[Paroxysmal nocturnal hemoglobinuria and thrombosis in the era of eculizumab].

Paroxysmal nocturnal hemoglobinuria (PNH) arises as a consequence of clonal expansion of hematopoietic stem cells that have acquired a somatic mutation in the PIGA gene. The resulting hematopoietic cells have deficiencies in the GPI-anchored complement regulatory proteins CD55 and CD59, which account for the intravascular hemolysis that is the primary clinical manifestation of PNH. Thromboembolism is a major cause of morbidity and mortality in PNH, particularly in Caucasian patients. In a previous report on the clinical course of PNH patients in the United States and Japan, we showed that thrombosis was significantly more prevalent in white PNH patients than in Asian PNH patients. The pathophysiological mechanisms underlying thrombosis in PNH have not been fully clarified, and multiple factors are likely to be involved.
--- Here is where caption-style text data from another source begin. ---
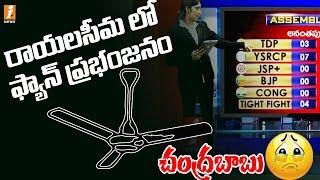 రాయలసీమ లో ఫ్యాన్ ప్రభంజనం    Rayalaseema Exit Polls Survey Result   I News Exit Polls Survey thumbnail
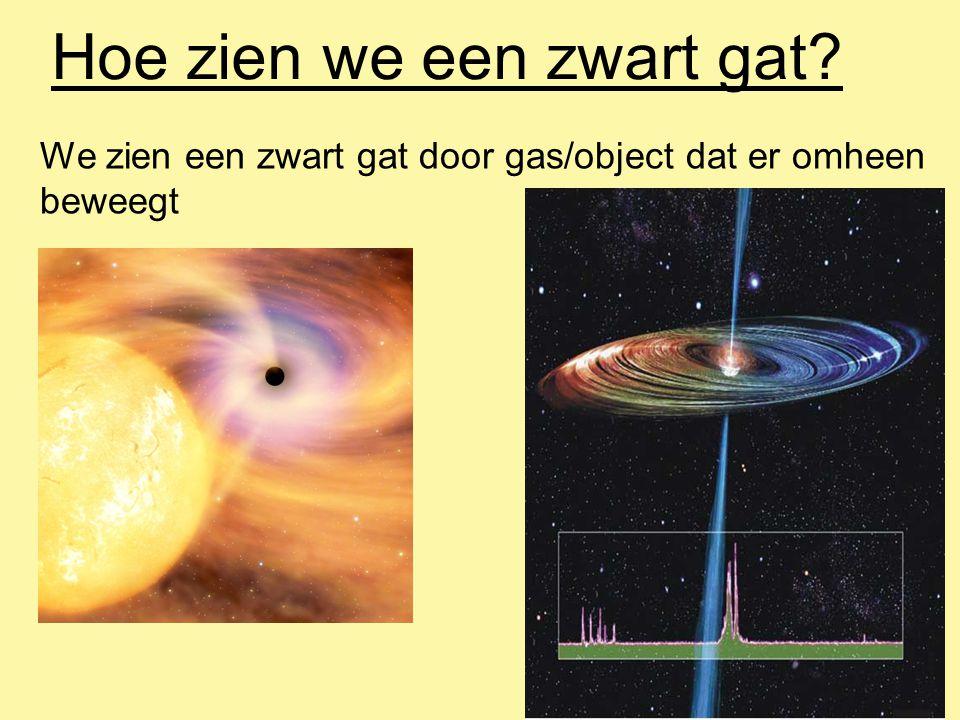 Hoe zien we een zwart gat? We zien een zwart gat door gas/object dat er omheen beweegt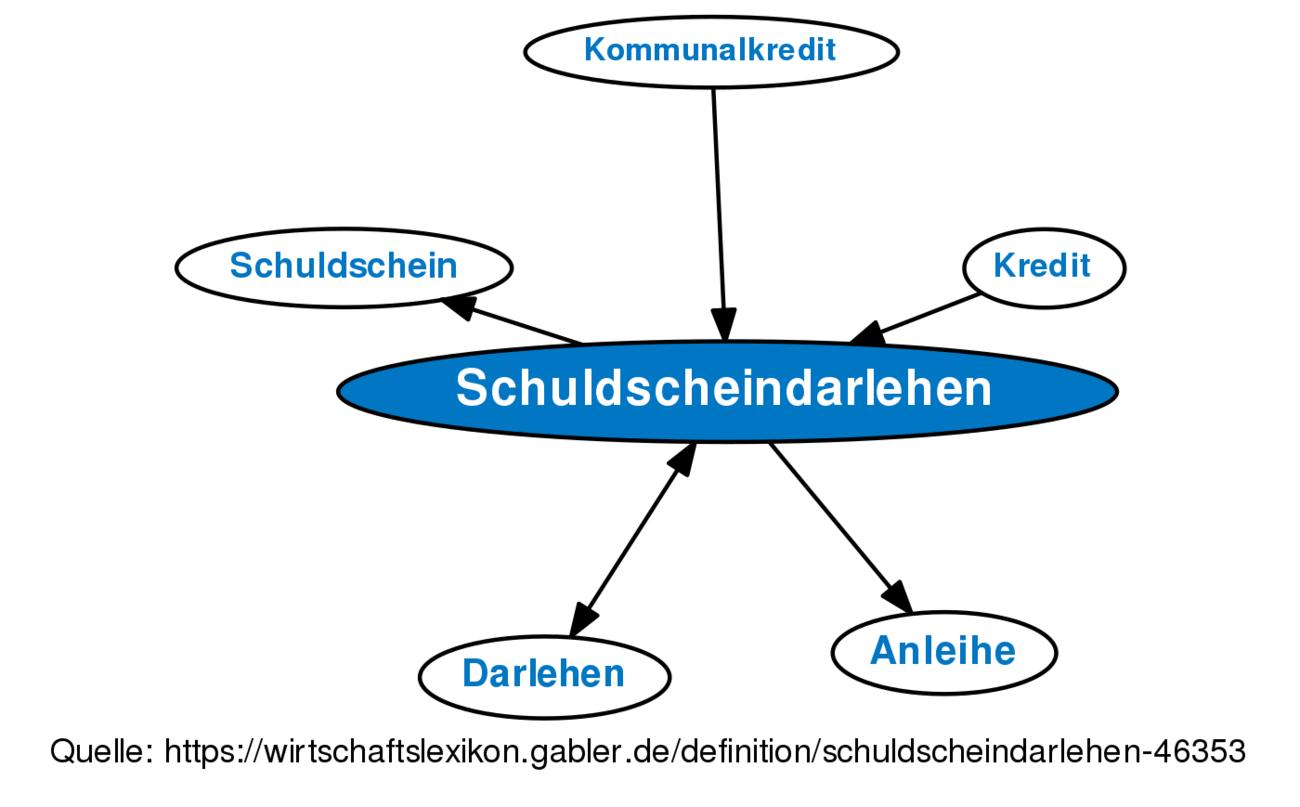 Fancy Form Von Schuldschein Photo - FORTSETZUNG ARBEITSBLATT ...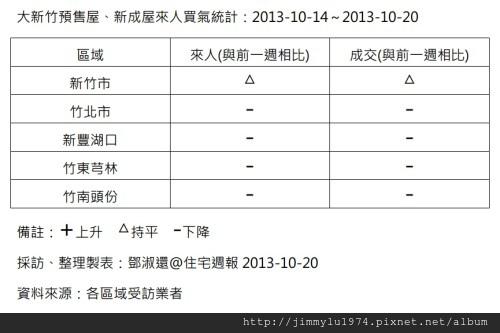 [住宅週報] 統計:上週來人買氣統計 2013-10-21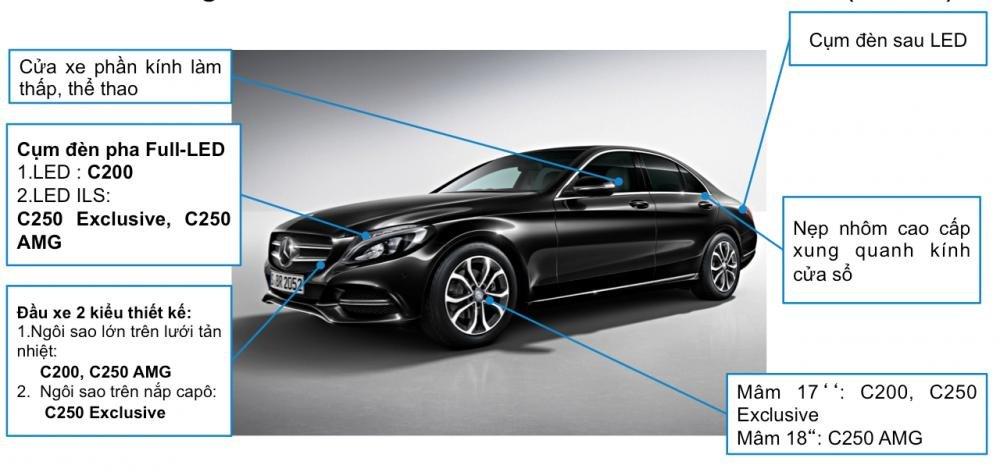 Mercedes-Benz C200 2015 sở hữu cụm đèn pha với thiết kế mềm mại.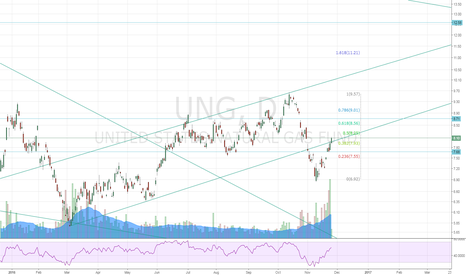UNG: $UNG Has Potential to Run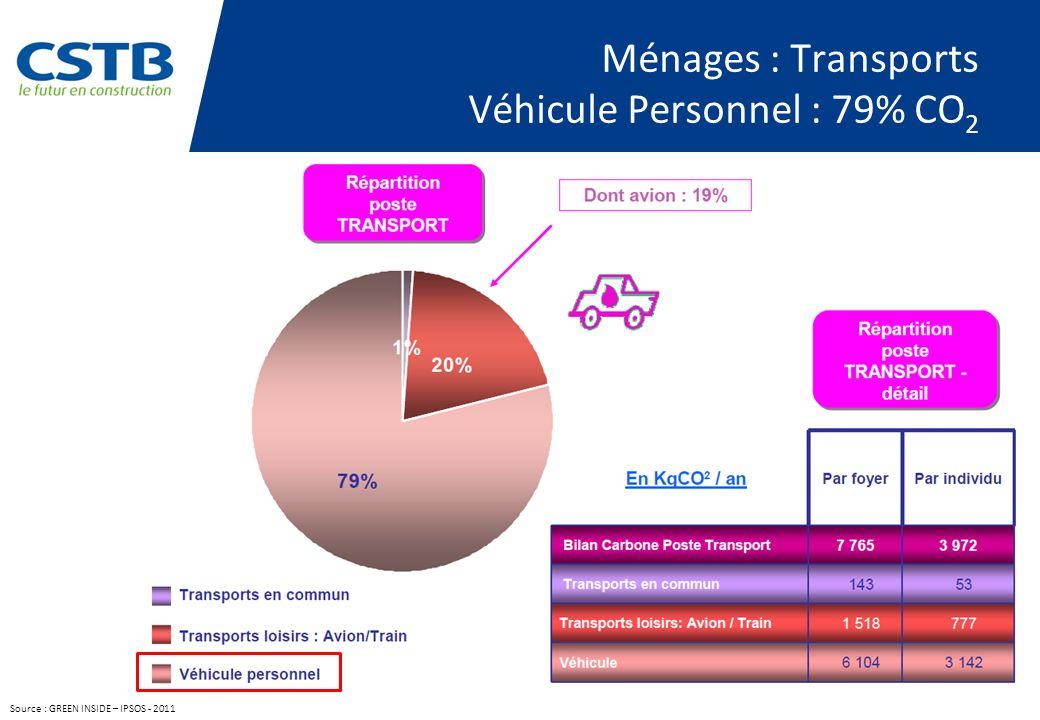 Vers une convergence Bâtiment-Transport ?
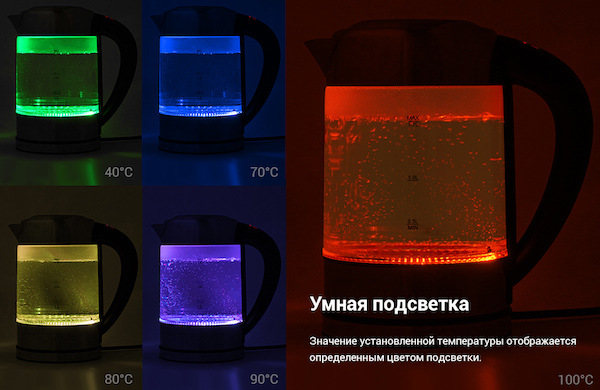 Обзор электрического чайника Kitfort KT-624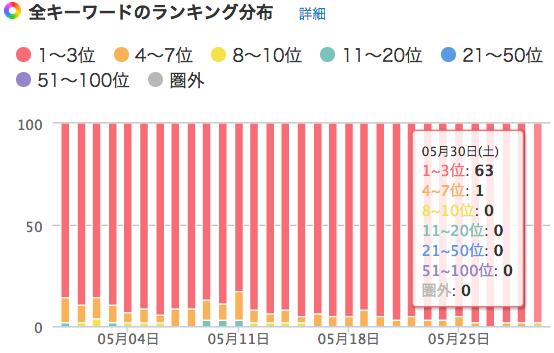 特化型サイトB_キーワードランキング分布図0530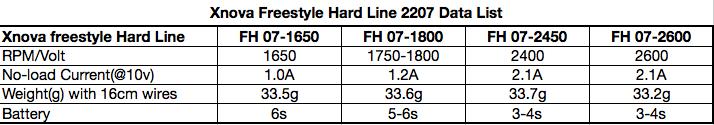 xnova festyle hard line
Eculizumab, a humanized monoclonal antibody, targets the terminal complement protein C5 and inhibits terminal complement-mediated hemolysis associated with PNH. Brodsky et al. reported that eculizumab treatment reduces the risk of clinical thromboembolism in patients with PNH. These facts strongly suggest that the main cause of thrombosis in PNH is complement activation and/or hemolysis. In this review, the pathophysiology of thrombosis in PNH is discussed in the context of observations in PNH patients treated with eculizumab.